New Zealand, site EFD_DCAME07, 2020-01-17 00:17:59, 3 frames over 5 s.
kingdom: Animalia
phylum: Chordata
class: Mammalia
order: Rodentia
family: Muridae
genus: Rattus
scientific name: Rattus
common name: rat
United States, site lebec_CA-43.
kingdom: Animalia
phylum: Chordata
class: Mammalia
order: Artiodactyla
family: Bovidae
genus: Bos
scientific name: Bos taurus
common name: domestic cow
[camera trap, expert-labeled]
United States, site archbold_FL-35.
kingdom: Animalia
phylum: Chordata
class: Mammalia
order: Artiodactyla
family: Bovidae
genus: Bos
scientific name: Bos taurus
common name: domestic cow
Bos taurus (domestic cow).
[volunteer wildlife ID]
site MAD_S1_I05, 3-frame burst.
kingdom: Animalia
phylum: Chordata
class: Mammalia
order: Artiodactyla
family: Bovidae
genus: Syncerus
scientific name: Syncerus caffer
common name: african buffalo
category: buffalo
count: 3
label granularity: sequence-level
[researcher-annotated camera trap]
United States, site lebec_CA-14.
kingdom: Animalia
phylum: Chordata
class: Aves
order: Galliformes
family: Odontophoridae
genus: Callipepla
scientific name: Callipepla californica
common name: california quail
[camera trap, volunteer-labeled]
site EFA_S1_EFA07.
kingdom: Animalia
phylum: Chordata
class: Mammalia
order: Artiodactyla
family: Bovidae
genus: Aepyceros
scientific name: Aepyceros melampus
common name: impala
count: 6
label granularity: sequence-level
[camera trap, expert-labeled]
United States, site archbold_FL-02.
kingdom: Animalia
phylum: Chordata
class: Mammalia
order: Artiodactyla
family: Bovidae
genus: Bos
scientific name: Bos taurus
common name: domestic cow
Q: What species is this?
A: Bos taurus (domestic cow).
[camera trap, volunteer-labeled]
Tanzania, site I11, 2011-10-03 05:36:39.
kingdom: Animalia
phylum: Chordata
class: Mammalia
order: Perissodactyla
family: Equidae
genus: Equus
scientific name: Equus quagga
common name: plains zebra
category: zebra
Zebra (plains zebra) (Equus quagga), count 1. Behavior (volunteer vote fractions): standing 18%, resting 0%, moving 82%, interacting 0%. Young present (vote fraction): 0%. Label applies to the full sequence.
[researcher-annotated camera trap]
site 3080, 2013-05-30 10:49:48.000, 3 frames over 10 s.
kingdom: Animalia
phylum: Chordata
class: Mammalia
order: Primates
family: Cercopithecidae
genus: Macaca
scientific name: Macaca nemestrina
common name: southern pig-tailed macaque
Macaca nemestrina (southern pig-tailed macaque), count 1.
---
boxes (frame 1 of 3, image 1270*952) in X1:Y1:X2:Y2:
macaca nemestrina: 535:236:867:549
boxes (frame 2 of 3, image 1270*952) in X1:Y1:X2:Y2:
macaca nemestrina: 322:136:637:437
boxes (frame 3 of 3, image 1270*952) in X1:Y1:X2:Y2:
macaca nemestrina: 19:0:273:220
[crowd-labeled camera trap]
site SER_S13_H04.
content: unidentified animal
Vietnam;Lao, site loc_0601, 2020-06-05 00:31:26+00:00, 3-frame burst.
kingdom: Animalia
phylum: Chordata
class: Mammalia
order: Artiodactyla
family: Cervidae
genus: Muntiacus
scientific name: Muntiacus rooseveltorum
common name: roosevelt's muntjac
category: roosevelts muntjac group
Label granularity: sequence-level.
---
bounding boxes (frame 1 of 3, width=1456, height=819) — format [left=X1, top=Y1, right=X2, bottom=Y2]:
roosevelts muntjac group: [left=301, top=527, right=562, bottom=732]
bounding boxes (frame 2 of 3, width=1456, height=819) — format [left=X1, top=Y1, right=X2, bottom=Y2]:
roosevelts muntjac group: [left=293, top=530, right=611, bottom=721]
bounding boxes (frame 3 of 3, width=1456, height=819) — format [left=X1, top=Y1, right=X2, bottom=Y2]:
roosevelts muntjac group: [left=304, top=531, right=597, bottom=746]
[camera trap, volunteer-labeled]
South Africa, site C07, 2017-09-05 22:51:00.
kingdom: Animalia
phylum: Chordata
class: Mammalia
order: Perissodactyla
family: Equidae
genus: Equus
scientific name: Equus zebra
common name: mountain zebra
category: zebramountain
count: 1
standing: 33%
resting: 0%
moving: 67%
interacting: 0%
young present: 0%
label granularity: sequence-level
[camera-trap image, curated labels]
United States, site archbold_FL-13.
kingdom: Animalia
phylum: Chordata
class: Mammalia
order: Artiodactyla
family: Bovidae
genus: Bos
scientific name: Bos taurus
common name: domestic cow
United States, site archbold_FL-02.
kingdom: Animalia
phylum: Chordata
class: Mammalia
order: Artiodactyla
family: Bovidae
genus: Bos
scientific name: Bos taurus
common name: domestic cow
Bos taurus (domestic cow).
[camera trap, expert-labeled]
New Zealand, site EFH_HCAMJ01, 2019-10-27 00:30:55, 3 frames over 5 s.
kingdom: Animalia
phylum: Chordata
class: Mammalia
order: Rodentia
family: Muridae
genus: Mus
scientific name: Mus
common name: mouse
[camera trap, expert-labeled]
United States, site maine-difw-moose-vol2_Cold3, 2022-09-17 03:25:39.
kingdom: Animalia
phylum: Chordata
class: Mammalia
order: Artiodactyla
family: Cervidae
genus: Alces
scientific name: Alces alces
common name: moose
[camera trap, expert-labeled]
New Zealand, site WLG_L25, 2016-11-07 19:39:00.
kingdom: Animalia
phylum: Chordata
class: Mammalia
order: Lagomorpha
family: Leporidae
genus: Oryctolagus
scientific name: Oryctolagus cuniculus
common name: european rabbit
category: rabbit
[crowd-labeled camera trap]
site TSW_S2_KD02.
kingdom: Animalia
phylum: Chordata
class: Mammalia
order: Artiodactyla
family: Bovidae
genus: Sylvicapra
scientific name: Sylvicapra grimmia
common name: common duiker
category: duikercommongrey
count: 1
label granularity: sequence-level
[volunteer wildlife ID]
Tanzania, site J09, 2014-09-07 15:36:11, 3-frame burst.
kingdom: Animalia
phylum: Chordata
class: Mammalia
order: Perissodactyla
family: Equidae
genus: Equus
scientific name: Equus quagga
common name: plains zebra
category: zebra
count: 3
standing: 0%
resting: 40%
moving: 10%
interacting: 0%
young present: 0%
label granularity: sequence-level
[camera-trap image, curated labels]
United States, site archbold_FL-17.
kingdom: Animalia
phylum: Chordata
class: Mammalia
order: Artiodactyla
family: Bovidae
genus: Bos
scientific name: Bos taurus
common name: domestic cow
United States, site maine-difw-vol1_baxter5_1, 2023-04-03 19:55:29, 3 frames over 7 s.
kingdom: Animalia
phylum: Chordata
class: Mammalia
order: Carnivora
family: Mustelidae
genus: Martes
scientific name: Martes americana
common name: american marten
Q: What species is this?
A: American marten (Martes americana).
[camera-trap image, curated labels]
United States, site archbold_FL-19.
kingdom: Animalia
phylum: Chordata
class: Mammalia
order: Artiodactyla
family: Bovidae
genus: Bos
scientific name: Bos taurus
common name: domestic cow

○ ○ ○ ○ ○ ○ ○

Return the entries above, every line intact.

New Zealand, site EFD_DCAME07, 2020-01-17 00:17:59, 3 frames over 5 s.
kingdom: Animalia
phylum: Chordata
class: Mammalia
order: Rodentia
family: Muridae
genus: Rattus
scientific name: Rattus
common name: rat
United States, site lebec_CA-43.
kingdom: Animalia
phylum: Chordata
class: Mammalia
order: Artiodactyla
family: Bovidae
genus: Bos
scientific name: Bos taurus
common name: domestic cow
[camera trap, expert-labeled]
United States, site archbold_FL-35.
kingdom: Animalia
phylum: Chordata
class: Mammalia
order: Artiodactyla
family: Bovidae
genus: Bos
scientific name: Bos taurus
common name: domestic cow
Bos taurus (domestic cow).
[volunteer wildlife ID]
site MAD_S1_I05, 3-frame burst.
kingdom: Animalia
phylum: Chordata
class: Mammalia
order: Artiodactyla
family: Bovidae
genus: Syncerus
scientific name: Syncerus caffer
common name: african buffalo
category: buffalo
count: 3
label granularity: sequence-level
[researcher-annotated camera trap]
United States, site lebec_CA-14.
kingdom: Animalia
phylum: Chordata
class: Aves
order: Galliformes
family: Odontophoridae
genus: Callipepla
scientific name: Callipepla californica
common name: california quail
[camera trap, volunteer-labeled]
site EFA_S1_EFA07.
kingdom: Animalia
phylum: Chordata
class: Mammalia
order: Artiodactyla
family: Bovidae
genus: Aepyceros
scientific name: Aepyceros melampus
common name: impala
count: 6
label granularity: sequence-level
[camera trap, expert-labeled]
United States, site archbold_FL-02.
kingdom: Animalia
phylum: Chordata
class: Mammalia
order: Artiodactyla
family: Bovidae
genus: Bos
scientific name: Bos taurus
common name: domestic cow
Q: What species is this?
A: Bos taurus (domestic cow).
[camera trap, volunteer-labeled]
Tanzania, site I11, 2011-10-03 05:36:39.
kingdom: Animalia
phylum: Chordata
class: Mammalia
order: Perissodactyla
family: Equidae
genus: Equus
scientific name: Equus quagga
common name: plains zebra
category: zebra
Zebra (plains zebra) (Equus quagga), count 1. Behavior (volunteer vote fractions): standing 18%, resting 0%, moving 82%, interacting 0%. Young present (vote fraction): 0%. Label applies to the full sequence.
[researcher-annotated camera trap]
site 3080, 2013-05-30 10:49:48.000, 3 frames over 10 s.
kingdom: Animalia
phylum: Chordata
class: Mammalia
order: Primates
family: Cercopithecidae
genus: Macaca
scientific name: Macaca nemestrina
common name: southern pig-tailed macaque
Macaca nemestrina (southern pig-tailed macaque), count 1.
---
boxes (frame 1 of 3, image 1270*952) in X1:Y1:X2:Y2:
macaca nemestrina: 535:236:867:549
boxes (frame 2 of 3, image 1270*952) in X1:Y1:X2:Y2:
macaca nemestrina: 322:136:637:437
boxes (frame 3 of 3, image 1270*952) in X1:Y1:X2:Y2:
macaca nemestrina: 19:0:273:220
[crowd-labeled camera trap]
site SER_S13_H04.
content: unidentified animal
Vietnam;Lao, site loc_0601, 2020-06-05 00:31:26+00:00, 3-frame burst.
kingdom: Animalia
phylum: Chordata
class: Mammalia
order: Artiodactyla
family: Cervidae
genus: Muntiacus
scientific name: Muntiacus rooseveltorum
common name: roosevelt's muntjac
category: roosevelts muntjac group
Label granularity: sequence-level.
---
bounding boxes (frame 1 of 3, width=1456, height=819) — format [left=X1, top=Y1, right=X2, bottom=Y2]:
roosevelts muntjac group: [left=301, top=527, right=562, bottom=732]
bounding boxes (frame 2 of 3, width=1456, height=819) — format [left=X1, top=Y1, right=X2, bottom=Y2]:
roosevelts muntjac group: [left=293, top=530, right=611, bottom=721]
bounding boxes (frame 3 of 3, width=1456, height=819) — format [left=X1, top=Y1, right=X2, bottom=Y2]:
roosevelts muntjac group: [left=304, top=531, right=597, bottom=746]
[camera trap, volunteer-labeled]
South Africa, site C07, 2017-09-05 22:51:00.
kingdom: Animalia
phylum: Chordata
class: Mammalia
order: Perissodactyla
family: Equidae
genus: Equus
scientific name: Equus zebra
common name: mountain zebra
category: zebramountain
count: 1
standing: 33%
resting: 0%
moving: 67%
interacting: 0%
young present: 0%
label granularity: sequence-level
[camera-trap image, curated labels]
United States, site archbold_FL-13.
kingdom: Animalia
phylum: Chordata
class: Mammalia
order: Artiodactyla
family: Bovidae
genus: Bos
scientific name: Bos taurus
common name: domestic cow
United States, site archbold_FL-02.
kingdom: Animalia
phylum: Chordata
class: Mammalia
order: Artiodactyla
family: Bovidae
genus: Bos
scientific name: Bos taurus
common name: domestic cow
Bos taurus (domestic cow).
[camera trap, expert-labeled]
New Zealand, site EFH_HCAMJ01, 2019-10-27 00:30:55, 3 frames over 5 s.
kingdom: Animalia
phylum: Chordata
class: Mammalia
order: Rodentia
family: Muridae
genus: Mus
scientific name: Mus
common name: mouse
[camera trap, expert-labeled]
United States, site maine-difw-moose-vol2_Cold3, 2022-09-17 03:25:39.
kingdom: Animalia
phylum: Chordata
class: Mammalia
order: Artiodactyla
family: Cervidae
genus: Alces
scientific name: Alces alces
common name: moose
[camera trap, expert-labeled]
New Zealand, site WLG_L25, 2016-11-07 19:39:00.
kingdom: Animalia
phylum: Chordata
class: Mammalia
order: Lagomorpha
family: Leporidae
genus: Oryctolagus
scientific name: Oryctolagus cuniculus
common name: european rabbit
category: rabbit
[crowd-labeled camera trap]
site TSW_S2_KD02.
kingdom: Animalia
phylum: Chordata
class: Mammalia
order: Artiodactyla
family: Bovidae
genus: Sylvicapra
scientific name: Sylvicapra grimmia
common name: common duiker
category: duikercommongrey
count: 1
label granularity: sequence-level
[volunteer wildlife ID]
Tanzania, site J09, 2014-09-07 15:36:11, 3-frame burst.
kingdom: Animalia
phylum: Chordata
class: Mammalia
order: Perissodactyla
family: Equidae
genus: Equus
scientific name: Equus quagga
common name: plains zebra
category: zebra
count: 3
standing: 0%
resting: 40%
moving: 10%
interacting: 0%
young present: 0%
label granularity: sequence-level
[camera-trap image, curated labels]
United States, site archbold_FL-17.
kingdom: Animalia
phylum: Chordata
class: Mammalia
order: Artiodactyla
family: Bovidae
genus: Bos
scientific name: Bos taurus
common name: domestic cow
United States, site maine-difw-vol1_baxter5_1, 2023-04-03 19:55:29, 3 frames over 7 s.
kingdom: Animalia
phylum: Chordata
class: Mammalia
order: Carnivora
family: Mustelidae
genus: Martes
scientific name: Martes americana
common name: american marten
Q: What species is this?
A: American marten (Martes americana).
[camera-trap image, curated labels]
United States, site archbold_FL-19.
kingdom: Animalia
phylum: Chordata
class: Mammalia
order: Artiodactyla
family: Bovidae
genus: Bos
scientific name: Bos taurus
common name: domestic cow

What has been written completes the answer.